### Work to complete
Using the records below, copy every line that holds the string "solid".

------ Exercise materials ------

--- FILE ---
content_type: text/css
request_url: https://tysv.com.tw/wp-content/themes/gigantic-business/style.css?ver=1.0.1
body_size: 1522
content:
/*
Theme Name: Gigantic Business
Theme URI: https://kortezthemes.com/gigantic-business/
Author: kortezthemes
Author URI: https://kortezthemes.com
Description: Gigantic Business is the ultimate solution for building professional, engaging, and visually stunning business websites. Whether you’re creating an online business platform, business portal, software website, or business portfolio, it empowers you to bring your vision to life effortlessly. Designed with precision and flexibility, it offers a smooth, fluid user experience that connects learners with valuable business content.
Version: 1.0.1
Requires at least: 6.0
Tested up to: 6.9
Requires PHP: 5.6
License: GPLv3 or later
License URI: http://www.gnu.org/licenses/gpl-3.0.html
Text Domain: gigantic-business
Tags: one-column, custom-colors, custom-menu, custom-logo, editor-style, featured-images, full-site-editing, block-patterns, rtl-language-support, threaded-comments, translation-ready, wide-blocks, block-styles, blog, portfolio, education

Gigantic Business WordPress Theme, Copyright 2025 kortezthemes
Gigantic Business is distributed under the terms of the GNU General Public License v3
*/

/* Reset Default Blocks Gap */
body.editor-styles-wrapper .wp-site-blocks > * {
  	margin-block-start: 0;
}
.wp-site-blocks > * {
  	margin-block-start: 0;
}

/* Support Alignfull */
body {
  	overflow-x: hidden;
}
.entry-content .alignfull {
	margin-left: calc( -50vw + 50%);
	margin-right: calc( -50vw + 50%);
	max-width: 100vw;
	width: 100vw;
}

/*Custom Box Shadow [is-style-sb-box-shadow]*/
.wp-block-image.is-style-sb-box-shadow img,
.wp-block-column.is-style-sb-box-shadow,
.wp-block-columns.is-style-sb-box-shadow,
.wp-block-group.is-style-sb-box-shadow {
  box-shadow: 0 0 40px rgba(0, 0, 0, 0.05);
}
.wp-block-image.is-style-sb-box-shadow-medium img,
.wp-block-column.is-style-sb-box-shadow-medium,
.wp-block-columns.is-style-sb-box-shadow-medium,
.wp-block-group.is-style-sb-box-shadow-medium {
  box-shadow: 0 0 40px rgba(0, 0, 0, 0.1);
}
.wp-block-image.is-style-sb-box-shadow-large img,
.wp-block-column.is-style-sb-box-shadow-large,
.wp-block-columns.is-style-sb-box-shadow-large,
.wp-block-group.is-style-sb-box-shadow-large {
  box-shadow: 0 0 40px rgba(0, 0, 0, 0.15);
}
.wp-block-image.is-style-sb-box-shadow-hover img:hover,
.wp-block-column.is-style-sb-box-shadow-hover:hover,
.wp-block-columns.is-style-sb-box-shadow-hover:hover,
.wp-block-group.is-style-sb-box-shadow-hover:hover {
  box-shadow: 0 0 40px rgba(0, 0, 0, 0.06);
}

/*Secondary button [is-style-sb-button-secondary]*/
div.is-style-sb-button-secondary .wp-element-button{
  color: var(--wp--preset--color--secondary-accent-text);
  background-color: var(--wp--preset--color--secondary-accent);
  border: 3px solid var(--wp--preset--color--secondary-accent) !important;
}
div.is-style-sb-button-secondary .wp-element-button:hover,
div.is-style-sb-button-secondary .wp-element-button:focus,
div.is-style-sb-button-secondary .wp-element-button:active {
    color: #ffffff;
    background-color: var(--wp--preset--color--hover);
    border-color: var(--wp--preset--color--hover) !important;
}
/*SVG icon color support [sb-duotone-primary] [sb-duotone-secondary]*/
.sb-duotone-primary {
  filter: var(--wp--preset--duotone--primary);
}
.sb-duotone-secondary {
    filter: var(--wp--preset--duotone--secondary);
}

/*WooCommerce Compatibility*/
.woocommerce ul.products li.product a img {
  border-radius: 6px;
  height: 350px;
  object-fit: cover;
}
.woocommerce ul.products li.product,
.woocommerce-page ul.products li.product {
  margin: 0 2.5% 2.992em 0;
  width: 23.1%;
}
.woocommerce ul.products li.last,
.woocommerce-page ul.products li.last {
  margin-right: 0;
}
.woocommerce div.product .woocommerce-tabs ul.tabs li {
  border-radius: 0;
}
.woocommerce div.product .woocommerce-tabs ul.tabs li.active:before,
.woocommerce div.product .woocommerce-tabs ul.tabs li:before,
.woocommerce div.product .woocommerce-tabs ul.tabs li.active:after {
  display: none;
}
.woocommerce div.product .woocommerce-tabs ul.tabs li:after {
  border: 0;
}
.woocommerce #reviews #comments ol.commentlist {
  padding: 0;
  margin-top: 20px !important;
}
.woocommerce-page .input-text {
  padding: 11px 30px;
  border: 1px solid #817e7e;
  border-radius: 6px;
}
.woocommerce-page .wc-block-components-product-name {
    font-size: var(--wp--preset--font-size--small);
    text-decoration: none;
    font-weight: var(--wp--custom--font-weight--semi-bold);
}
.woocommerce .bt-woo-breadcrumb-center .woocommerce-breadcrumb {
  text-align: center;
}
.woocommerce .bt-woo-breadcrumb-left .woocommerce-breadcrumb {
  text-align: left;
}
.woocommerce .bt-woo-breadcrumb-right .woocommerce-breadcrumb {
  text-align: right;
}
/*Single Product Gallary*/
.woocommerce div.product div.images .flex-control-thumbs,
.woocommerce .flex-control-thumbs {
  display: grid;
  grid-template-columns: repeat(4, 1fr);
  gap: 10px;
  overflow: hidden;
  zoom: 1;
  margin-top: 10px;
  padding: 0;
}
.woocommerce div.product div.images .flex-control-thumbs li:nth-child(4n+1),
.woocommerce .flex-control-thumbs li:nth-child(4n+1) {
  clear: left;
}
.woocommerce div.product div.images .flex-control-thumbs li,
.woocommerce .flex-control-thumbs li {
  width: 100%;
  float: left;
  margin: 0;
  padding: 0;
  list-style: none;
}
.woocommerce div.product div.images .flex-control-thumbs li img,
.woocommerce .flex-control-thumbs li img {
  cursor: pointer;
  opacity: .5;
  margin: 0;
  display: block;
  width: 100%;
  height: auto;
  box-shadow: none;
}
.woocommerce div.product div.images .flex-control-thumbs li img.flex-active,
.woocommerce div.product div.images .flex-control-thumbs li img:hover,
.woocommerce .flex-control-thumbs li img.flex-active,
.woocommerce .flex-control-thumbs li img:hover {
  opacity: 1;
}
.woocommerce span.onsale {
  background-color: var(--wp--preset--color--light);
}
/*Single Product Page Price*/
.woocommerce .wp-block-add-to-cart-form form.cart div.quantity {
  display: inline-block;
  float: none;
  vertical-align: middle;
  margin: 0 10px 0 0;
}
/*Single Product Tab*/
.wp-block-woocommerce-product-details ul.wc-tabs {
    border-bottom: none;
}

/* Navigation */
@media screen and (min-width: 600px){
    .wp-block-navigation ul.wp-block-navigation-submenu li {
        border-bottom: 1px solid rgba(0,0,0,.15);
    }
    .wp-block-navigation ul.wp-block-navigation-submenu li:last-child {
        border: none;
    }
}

------

### Task solution
  border: 3px solid var(--wp--preset--color--secondary-accent) !important;
  border: 1px solid #817e7e;
        border-bottom: 1px solid rgba(0,0,0,.15);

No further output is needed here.